BuzzMetrics allows you to turn the Web into a targeted global focus group. You can ask the kinds of questions clients want answered, such as:
  • How are we doing compared to the competition?
  • What is our brand's perceived position in the marketplace? How about competitors?
  • What do buyers (B2B or B2C) think about our brand (or competitive brands)?
  • What effect is our public relations campaign having on our brand's awareness and reputation?
  • Who is saying what about our brand?
  • How does our reputation vary among demographic groups?
  • What is the mainstream media's (or bloggers') perception of our brand?
You can also go beyond brand measurement and look at essentially anything people are talking or writing about, including features, services, news, trends, and so on.

Once your trained analysts have programmed BuzzMetrics to answer those questions, those queries produce up-to-the-minute results 24/7. The results are visualized on a marketing intelligence dashboard that PR teams and clients alike can refer to on demand.

Never before has public relations (and, in the social realm, public relationships) been so measurable. Never before could PR shops be so accountable to clients. Now you don't have to wonder if that hit in The New York Times or Engadget generated results. With BuzzMetrics, you'll know.

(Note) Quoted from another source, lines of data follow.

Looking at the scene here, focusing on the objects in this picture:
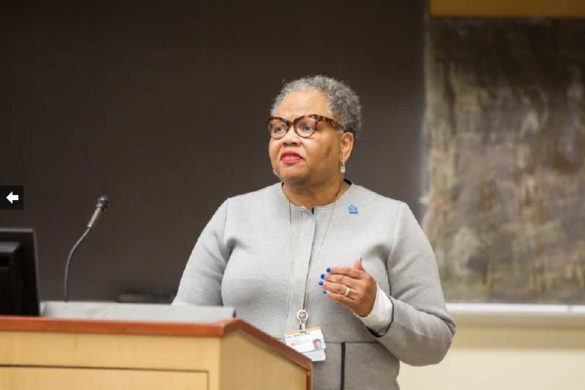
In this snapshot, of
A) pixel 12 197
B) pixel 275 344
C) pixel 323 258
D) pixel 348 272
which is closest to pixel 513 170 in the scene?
pixel 323 258

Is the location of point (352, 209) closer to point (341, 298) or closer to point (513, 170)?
point (341, 298)

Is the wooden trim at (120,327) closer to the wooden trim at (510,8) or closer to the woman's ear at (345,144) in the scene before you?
the woman's ear at (345,144)

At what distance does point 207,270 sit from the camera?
8.60 feet

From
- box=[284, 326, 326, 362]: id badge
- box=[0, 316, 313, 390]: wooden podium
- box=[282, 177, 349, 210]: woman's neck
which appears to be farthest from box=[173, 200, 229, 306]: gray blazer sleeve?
box=[0, 316, 313, 390]: wooden podium

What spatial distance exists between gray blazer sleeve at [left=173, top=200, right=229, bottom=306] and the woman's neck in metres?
0.21

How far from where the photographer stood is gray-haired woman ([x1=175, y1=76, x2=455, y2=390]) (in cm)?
240

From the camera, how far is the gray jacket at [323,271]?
2404 mm

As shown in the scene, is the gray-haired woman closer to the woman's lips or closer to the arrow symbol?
the woman's lips

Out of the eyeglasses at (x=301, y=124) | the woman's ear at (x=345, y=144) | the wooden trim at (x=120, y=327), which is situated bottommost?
the wooden trim at (x=120, y=327)

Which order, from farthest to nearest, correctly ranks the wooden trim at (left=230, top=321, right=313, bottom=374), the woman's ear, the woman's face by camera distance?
1. the woman's ear
2. the woman's face
3. the wooden trim at (left=230, top=321, right=313, bottom=374)

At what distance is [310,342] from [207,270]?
1.37ft

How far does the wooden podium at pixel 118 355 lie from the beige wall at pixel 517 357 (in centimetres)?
246

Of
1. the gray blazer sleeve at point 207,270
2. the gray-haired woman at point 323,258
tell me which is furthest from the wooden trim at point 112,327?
the gray blazer sleeve at point 207,270

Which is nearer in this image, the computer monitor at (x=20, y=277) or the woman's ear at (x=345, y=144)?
the computer monitor at (x=20, y=277)
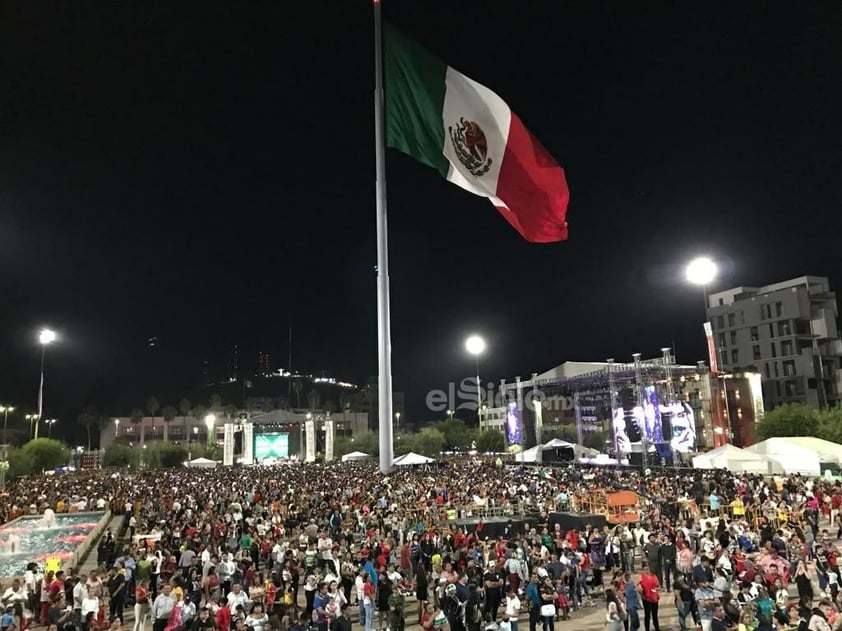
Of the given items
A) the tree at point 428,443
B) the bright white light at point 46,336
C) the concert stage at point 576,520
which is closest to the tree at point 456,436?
the tree at point 428,443

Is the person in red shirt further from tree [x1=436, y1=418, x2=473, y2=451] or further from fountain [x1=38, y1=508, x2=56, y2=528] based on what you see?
tree [x1=436, y1=418, x2=473, y2=451]

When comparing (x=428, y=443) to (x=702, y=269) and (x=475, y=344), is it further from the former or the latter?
(x=702, y=269)

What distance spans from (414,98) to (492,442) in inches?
2642

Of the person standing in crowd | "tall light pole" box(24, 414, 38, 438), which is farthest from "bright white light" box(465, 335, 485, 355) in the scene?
"tall light pole" box(24, 414, 38, 438)

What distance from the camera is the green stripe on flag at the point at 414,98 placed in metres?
10.3

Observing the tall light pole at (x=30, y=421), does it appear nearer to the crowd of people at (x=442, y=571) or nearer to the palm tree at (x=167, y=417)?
the palm tree at (x=167, y=417)

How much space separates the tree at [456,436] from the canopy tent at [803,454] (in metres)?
57.6

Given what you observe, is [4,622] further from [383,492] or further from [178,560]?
[383,492]

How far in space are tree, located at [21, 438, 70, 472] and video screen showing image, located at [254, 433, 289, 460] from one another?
3348 cm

Unlike any other tool I have tested, BuzzMetrics maintains a rolling two-year window onto tens of millions of data sources, including traditional media, blogs, blog comments, microblogs (Twitter, Facebook), videos, and message boards (even including Usenet, which is useful for tech clients).

If it sounds like I'm shilling for BuzzMetrics, well, I am. The platform has proven indispensable for our social media practice and its clients. It's not the only tool you'll need, but it's certainly the only tool of its kind as it stands today.